La SFIO se retrouve donc au congrès de Tours en décembre 1920. Les communistes y sont majoritaires, mais l’importante minorité socialiste refuse de se dissoudre dans l’IC et de passer sous les fourches caudines des 21 conditions édictées par Lénine, d’autant que des informations en provenance de Moscou montrent clairement que les Bolcheviks répriment durement les socialistes et les anarchistes. À Tours, la scission est donc inévitable. Les majoritaires fondent le PCF et adhèrent à l’IC. Ils font main basse sur le journal de Jaurès, L’Humanité et reçoivent l’ordre de Moscou de prendre le contrôle de la CGT.
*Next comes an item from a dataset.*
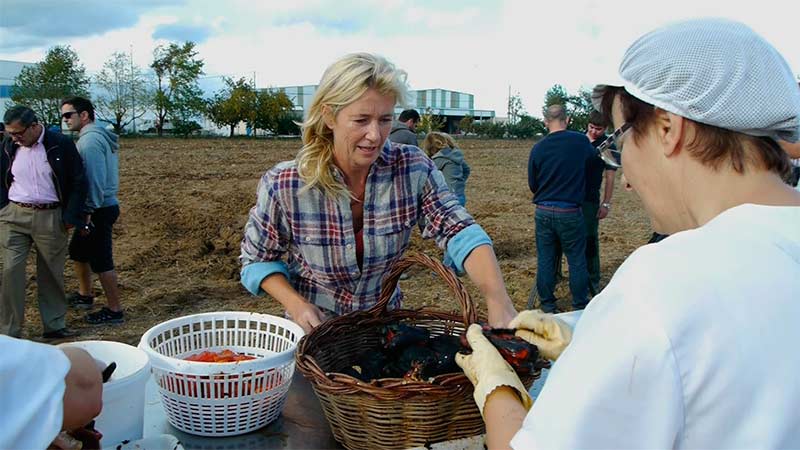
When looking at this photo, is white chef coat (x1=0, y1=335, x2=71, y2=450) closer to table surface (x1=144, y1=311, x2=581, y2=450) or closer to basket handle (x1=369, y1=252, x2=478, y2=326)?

Georges Vidalenc explique le contexte de la première scission : « Rien d’étonnant à ce qu’on vit s’opposer, dans nos organisations ouvrières d’après-guerre, ceux qui restaient fidèles à l’indépendance syndicale, à la charte d’Amiens et à l’action directe, et ceux qui, gagnés à l’idéologie communiste, acceptaient de subordonner le syndicat au parti et qui pensaient trouver dans Marx, interprété par Lénine, la solution de tous les problèmes. Se joignaient à eux un certain nombre de militants mécontents de l’action de la CGT pendant la guerre » (4).
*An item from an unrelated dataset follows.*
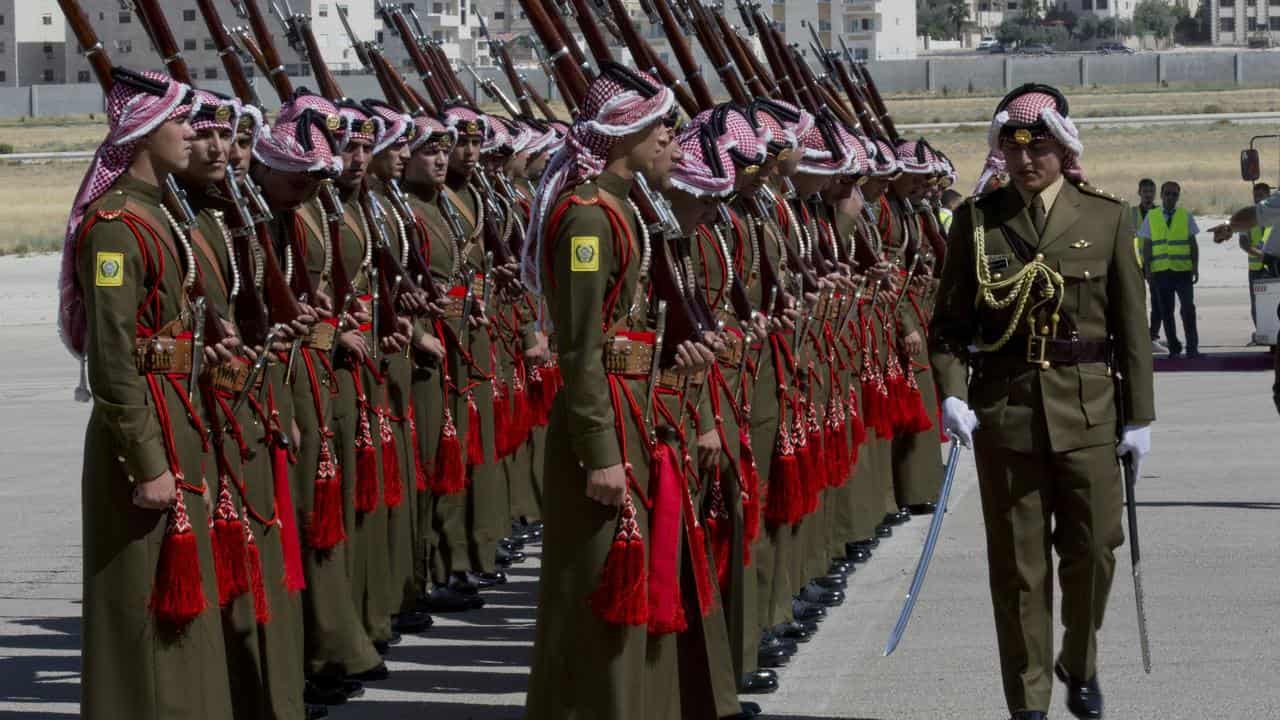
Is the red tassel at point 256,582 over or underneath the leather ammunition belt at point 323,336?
underneath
Le congrès de la CGT s’ouvre en juillet 1921 dans une ambiance électrique. Le jeune parti communiste, ennemi juré de la Charte d’Amiens, espère bien réussir son « coup d’État ».

Mais Léon Jouhaux et ses amis l’emportent de peu avec 1.582 voix contre 1.325 et 66 abstentions lors justement du vote d’une motion de confirmation de la Charte d’Amiens. La CGT est momentanément sauvée !

Gaston Monmousseau (1883-1960), Julien Racamond (1885-1966), leurs camarades communistes et quelques libertaires égarés, fondent la CGT-U en décembre 1921. Le « U » signifiant, par antithèse, « Unitaire ». La CGT-U prendra dès lors ses ordres directement auprès de l’ISR (Internationale syndicale rouge) basée à Moscou.

En 1926, la CGT-U voit à son tour sa première scission. Les anarcho-syndicalistes qui avaient suivi et des syndicalistes marxistes non-bolchevisés proches de l’aile gauche de la SFIO, désenchantés, fondent autour de Pierre Besnard la CGT-SR (Syndicaliste révolutionnaire). Nombre de ces derniers rejoindront la jeune CGT-FO en 1947-1948.

(1) Force Ouvrière Hebdo, n° hors série, février 1996 : « La force de l’Histoire », p.40.
(2) Socialistes, Socialistes-révolutionnaires, Anarchistes, Mencheviks, Bolcheviks, Boundistes, Dashnaks…
(3) La I° internationale ou AIT est fondée par les marxistes et les anarchistes, la II° socialiste, la III° communiste, la IV° trotskyste.
(4) Georges Vidalenc : « Comment et pourquoi se sont produites les scissions syndicales », ed. Force Ouvrière.